Il est reconnu que les facteurs vasculaires (HTA, diabète) impactent le cerveau et le risque de démence. En raison de l’augmentation de la prévalence des démences, ces considérations sont désormais essentielles. Elles semblent liées, au moins en partie, à des lésions vasculaires cérébrales à bas bruit, comme en témoignent les analyses IRM.
Devant ces constatations, il reste à préciser le rôle de l’âge et du moment de début du processus, l’intérêt de l’intervention de la variation tensionnelle, le lien de causalité entre HTA et démence et la possibilité ou non de prévenir le vieillissement cérébral.
Dès les années 1970, le niveau tensionnel a pu être corrélé à la détérioration intellectuelle. De nombreuses études et méta-analyses depuis ont confirmé cette relation. Elle est essentielle car la démence prend une ampleur considérable dans les problèmes de santé. Il s’agit d’une pathologie fréquente, touchant 5% des sujets de plus de 65 ans, qui augmente avec l’âge pour concerner 25% des sujets de plus de 85 ans et 50% des sujets de plus de 95 ans. En outre, le nombre de cas va fortement augmenter dans le monde : de 26 millions en 2006 à 115 millions en 2050. La plupart des cas (60 à 70%) surviendront dans les pays en voie de développement (PVD) avec une augmentation de 300% en Chine et en Inde pour 2040.
A ce jour, on ne connaît pas de traitement curatif, ni même préventif mais retarder le début de la maladie serait efficace au niveau de la population : un retard d’un an signifierait 9.2 millions de cas en moins pour 2050.
Des facteurs tels que le diabète et l’HTA engendrent des AVC, des atteintes cérébrales vasculaires, le tout menant à la démence vasculaire. Ils peuvent aussi accélérer la survenue d’Alzheimer. Leur impact est lié a des effets vasculaires cérébraux détectables par l’IRM : hyperdensités de la substance blanche ou lacunes (infarctus cérébraux, espaces périvasculaires dilatés (dPVS), micro-saignements cérébraux). Il est largement démontré que ces marqueurs IRM sont corrélés à un risque accru de démence. Ils sont fréquents chez les personnes âgées avec des lésions de la substance blanche : chez 90 – 100% des séniors. On observe aussi des infarctus cérébraux silencieux, dans 20 à 30% des cas. Ils sont 5 à 10 fois plus fréquents que les AVC cliniques. Le point commun à ces atteintes est l’artériosclérose et elles sont corrélées aux facteurs vasculaires (HTA, diabète) comme le montrent les études cliniques ARIC, Framingham, etc. Enfin, l’étude 3C, par IRM montre que le traitement antihypertenseur réduit l’extension des lésions de la substance blanche.
La conclusion du Pr Tzourio :
L’effet de l’HTA semble dépendre de l’âge. Lorsqu’elle survient en milieu de vie, elle constitue un facteur de risque de démence à un âge bien plus avancé. Chez les séniors, la situation est plus complexe. L’étude CARDIA chez des 18 – 30 ans suivis pendant 25 ans montre que la variabilité tensionnelle est associée à une vitesse psychomotrice et des tests de mémoire verbale inférieurs en milieu de vie, indépendamment de l’exposition cumulée à la PA. Ainsi, déjà chez l’adulte jeune, l’impact des facteurs vasculaires est détectable !

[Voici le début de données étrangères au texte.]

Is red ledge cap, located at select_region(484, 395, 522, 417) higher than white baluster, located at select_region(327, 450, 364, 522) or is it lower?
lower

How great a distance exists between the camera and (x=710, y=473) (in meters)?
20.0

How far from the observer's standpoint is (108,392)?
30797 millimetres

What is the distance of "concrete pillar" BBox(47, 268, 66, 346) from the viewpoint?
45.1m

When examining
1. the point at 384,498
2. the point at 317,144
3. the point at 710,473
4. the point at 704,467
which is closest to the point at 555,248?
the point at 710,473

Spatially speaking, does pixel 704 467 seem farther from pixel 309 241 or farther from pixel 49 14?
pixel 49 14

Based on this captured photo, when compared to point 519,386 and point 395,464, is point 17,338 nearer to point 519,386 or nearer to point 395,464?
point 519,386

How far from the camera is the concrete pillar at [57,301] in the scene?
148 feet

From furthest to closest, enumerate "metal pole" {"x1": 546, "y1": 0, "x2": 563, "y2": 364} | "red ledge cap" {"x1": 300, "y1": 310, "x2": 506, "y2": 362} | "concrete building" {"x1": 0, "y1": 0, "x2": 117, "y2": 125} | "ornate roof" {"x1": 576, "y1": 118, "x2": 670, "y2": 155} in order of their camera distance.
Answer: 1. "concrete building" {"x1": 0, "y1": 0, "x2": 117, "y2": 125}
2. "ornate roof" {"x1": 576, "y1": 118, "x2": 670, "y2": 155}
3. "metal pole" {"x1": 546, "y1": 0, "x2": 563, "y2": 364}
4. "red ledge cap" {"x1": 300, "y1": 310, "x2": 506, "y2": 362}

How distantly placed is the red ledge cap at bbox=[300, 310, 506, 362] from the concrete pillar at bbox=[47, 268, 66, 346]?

Sur le plan clinique, la relation entre HTA et démence est très difficile à établir. Il faut disposer de patients sans anomalie cognitive à l’inclusion, des suivis très longs où les perdus de vue peuvent l’être pour des raisons cognitives, et les facteurs vasculaires peuvent perdre de l’importance à un âge avancé. Des informations précieuses pourraient être obtenues à partir des bases de données.
Ainsi, la recherche sur le vieillissement cérébral pourrait changer. Au lieu de se focaliser sur l’âge avancé, elle gagnera à se concentrer sur le processus de vieillissement, des critères binaires (démence ou pas). Elle s’intéressera à des modèles de changements longitudinaux : de la notion de seuils à celle de continuité des processus et des stades tardifs aux stades précoces. Des études sur la durée de la vie sont donc nécessaires.